En outre, l’association pour le droit à l’initiative économique (ADIE) rapporte, conformément aux dispositions précitées de l’article 1353 du code civil, la preuve de sa créance en versant aux débats une copie du contrat de prêt, le tableau d’amortissement, la mise en demeure adressée à l’emprunteur, l’historique des paiements – en réalité, un seul, au mois de décembre 2023 pour un montant de 229,71 euros – ainsi que le décompte des sommes dues au titre du crédit concerné mentionnant la somme de 5.855,19 euros.
De son côté, Monsieur [D] [X], bien que régulièrement assigné à l’étude du commissaire de justice n’a pas comparu et n’apporte donc aucun élément de nature à contester le principe, ni l’étendue de la créance ainsi établie.
Dans ces conditions, Monsieur [D] [X] sera condamné à verser à l’association pour le droit à l’initiative économique (ADIE), au titre du prêt microcrédit « mobilité » n°PSCHP615477, la somme de 5.855,19 euros avec intérêts au taux contractuel de 9,87% à compter du 3 avril 2025, date de la délivrance de l’assignation.
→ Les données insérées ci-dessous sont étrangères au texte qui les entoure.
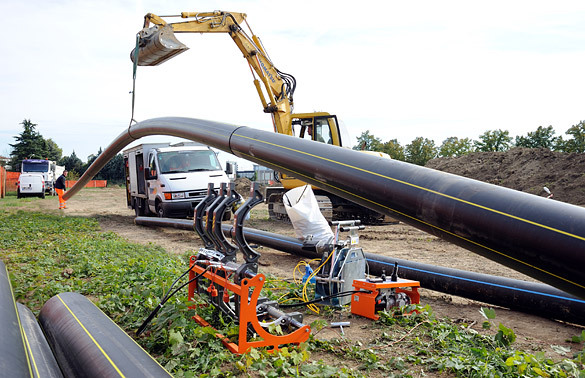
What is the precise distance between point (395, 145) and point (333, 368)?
47.1 metres

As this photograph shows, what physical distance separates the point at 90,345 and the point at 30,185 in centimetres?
3213

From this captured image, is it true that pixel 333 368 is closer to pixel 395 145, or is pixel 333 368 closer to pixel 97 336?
pixel 97 336

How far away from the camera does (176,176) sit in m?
13.8

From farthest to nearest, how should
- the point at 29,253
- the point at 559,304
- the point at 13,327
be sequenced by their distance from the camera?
the point at 29,253, the point at 559,304, the point at 13,327

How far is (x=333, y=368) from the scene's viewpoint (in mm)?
3469

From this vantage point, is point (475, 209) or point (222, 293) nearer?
point (475, 209)

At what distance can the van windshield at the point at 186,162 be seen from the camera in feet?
46.4

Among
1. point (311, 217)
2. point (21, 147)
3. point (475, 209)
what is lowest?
point (311, 217)

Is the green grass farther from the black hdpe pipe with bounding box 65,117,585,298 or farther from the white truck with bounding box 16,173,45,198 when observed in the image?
the white truck with bounding box 16,173,45,198

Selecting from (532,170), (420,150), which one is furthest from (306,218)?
(420,150)

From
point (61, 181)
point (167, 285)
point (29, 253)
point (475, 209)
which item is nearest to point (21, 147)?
point (61, 181)

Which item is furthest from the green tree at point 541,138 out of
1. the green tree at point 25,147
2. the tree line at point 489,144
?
the green tree at point 25,147

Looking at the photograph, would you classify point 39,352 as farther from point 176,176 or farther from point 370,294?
point 176,176

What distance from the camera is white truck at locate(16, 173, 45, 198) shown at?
3038 centimetres
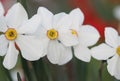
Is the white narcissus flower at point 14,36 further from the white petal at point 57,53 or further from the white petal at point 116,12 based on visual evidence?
the white petal at point 116,12

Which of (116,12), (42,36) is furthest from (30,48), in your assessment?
(116,12)

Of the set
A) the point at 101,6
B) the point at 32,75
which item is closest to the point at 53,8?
the point at 101,6

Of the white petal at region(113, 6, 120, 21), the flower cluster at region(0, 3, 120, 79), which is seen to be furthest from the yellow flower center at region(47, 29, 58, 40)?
the white petal at region(113, 6, 120, 21)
2/ Sur la demande en paiement formée contre Monsieur [F] [J] en qualité de caution solidaire :
Aux termes des articles 2288 et suivants du code civil, la caution solidaire et indivisible est tenue envers le créancier de payer la dette du débiteur principal en cas de défaillance de ce dernier.
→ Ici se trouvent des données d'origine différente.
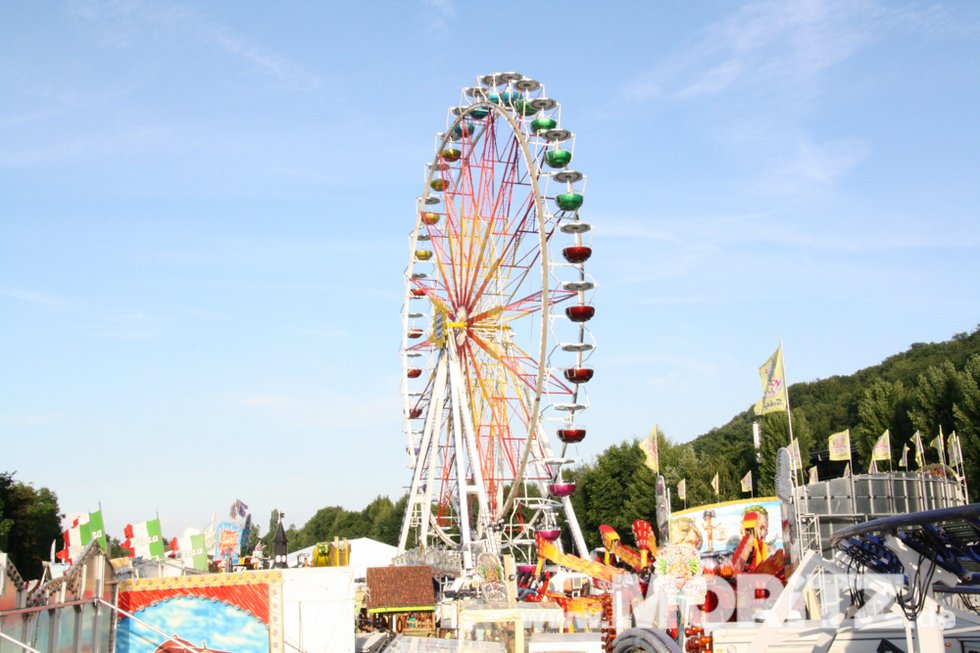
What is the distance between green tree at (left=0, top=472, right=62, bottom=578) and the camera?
57341 mm

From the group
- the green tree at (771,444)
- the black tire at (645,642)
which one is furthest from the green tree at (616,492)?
the black tire at (645,642)

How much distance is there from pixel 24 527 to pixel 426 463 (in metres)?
31.7

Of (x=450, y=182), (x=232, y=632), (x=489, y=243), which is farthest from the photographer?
(x=450, y=182)

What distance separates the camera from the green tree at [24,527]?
188 feet

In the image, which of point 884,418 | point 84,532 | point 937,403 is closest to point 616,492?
point 884,418

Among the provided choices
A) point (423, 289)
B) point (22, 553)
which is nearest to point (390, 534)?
point (22, 553)

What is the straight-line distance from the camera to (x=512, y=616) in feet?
49.8

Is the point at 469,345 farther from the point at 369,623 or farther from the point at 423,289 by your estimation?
the point at 369,623

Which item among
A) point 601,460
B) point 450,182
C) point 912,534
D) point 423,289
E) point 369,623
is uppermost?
point 450,182

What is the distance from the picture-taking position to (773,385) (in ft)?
117

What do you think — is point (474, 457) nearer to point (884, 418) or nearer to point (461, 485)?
point (461, 485)

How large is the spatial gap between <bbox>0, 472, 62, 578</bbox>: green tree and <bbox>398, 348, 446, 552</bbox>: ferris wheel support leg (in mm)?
26099

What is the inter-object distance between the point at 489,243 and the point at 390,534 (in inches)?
2777

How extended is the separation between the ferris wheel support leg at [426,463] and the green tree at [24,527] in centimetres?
2610
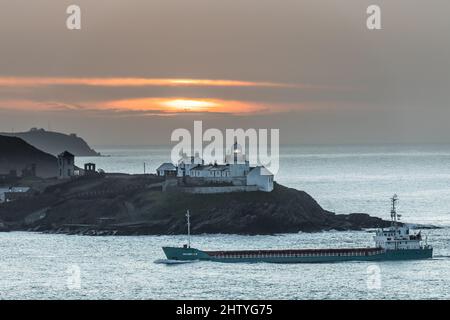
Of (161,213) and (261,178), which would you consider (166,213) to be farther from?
(261,178)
En l’espèce, il est constant que Monsieur [F] [J] s’est porté caution solidaire et indivisible des engagements de Monsieur [D] [X], débiteur principal, envers l’association pour le droit à l’initiative économique (ADIE), créancier, dans le cadre du prêt litigieux, ce dans la limite de 3.000 euros, de sorte qu’il sera condamné au paiement des sommes dues par Monsieur [D] [X], solidairement avec ce dernier, dans la limite de 3.000 euros, conformément à son engagement de caution, cette somme constituant un maximum prenant déjà en compte les intérêts comme mentionné dans l’engagement de caution.
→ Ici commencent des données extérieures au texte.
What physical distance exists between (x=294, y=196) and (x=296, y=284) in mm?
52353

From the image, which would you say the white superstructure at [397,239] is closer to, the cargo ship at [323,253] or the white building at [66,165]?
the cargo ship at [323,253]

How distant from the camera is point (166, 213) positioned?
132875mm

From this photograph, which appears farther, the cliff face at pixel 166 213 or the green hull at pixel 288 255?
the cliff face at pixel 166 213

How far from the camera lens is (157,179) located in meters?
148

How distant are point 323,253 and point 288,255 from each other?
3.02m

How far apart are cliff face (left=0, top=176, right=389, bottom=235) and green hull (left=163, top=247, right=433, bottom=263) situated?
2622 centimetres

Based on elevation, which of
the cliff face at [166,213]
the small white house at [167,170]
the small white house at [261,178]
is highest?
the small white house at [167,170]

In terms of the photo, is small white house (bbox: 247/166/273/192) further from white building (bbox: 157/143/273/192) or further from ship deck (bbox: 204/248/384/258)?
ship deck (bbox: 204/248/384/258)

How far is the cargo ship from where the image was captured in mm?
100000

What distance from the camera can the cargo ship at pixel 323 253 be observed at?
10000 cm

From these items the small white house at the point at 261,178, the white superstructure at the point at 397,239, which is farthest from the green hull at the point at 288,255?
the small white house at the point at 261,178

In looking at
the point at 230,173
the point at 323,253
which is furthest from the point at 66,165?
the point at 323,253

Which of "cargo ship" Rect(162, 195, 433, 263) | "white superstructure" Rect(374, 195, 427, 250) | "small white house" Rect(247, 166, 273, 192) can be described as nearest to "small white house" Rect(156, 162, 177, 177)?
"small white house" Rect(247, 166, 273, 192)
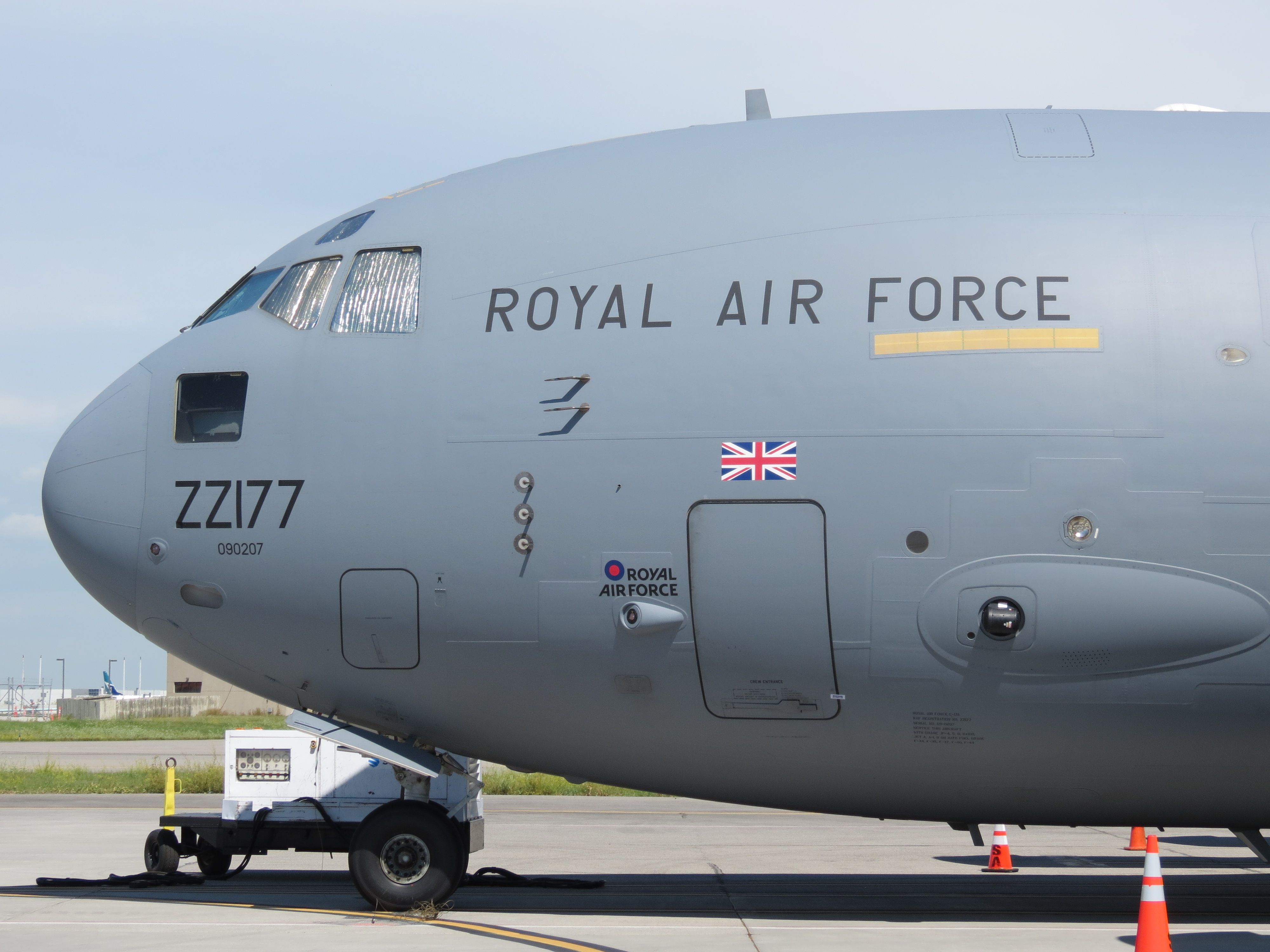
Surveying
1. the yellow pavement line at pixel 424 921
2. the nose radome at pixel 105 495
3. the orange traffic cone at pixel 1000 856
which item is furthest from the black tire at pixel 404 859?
the orange traffic cone at pixel 1000 856

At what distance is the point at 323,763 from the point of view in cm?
1309

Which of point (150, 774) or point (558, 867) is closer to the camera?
point (558, 867)

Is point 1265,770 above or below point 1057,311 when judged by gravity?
below

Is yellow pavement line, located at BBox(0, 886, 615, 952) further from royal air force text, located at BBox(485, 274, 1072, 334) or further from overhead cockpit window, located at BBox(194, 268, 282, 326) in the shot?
overhead cockpit window, located at BBox(194, 268, 282, 326)

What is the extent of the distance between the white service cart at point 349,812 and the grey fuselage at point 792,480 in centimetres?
46

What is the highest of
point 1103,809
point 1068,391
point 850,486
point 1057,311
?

3/ Sur les demandes accessoires :
— Sur les dépens :
L’article 696 du code de procédure civile dispose que la partie perdante est condamnée aux dépens à moins que le juge, par décision motivée, n’en mette la totalité ou une fraction à la charge d’une autre partie.
En l’espèce, rien ne justifie d’inverser la charge normale des dépens.
En conséquence, il y a lieu de condamner in solidum Monsieur [D] [X] et Monsieur [F] [J], succombants au présent litige, aux entiers dépens de l’instance.
— Sur les frais irrépétibles :
Il ressort de l’article 700 du même code que le juge condamne la partie tenue aux dépens ou qui perd son procès à payer à l’autre partie la somme qu’il détermine, au regard des frais exposés et non compris dans les dépens. Dans tous les cas, le juge tient compte de l’équité ou de la situation économique de la partie condamnée. Il peut, même d’office, pour des raisons tirées des mêmes considérations, dire qu’il n’y a pas lieu à ces condamnations.
En l’espèce, au regard de la situation économique respective des parties et de l’équité, chacune des parties conservera la charge de ses frais irrépétibles. L’association pour le droit à l’initiative économique (ADIE) sera donc déboutée de sa demande de ce chef.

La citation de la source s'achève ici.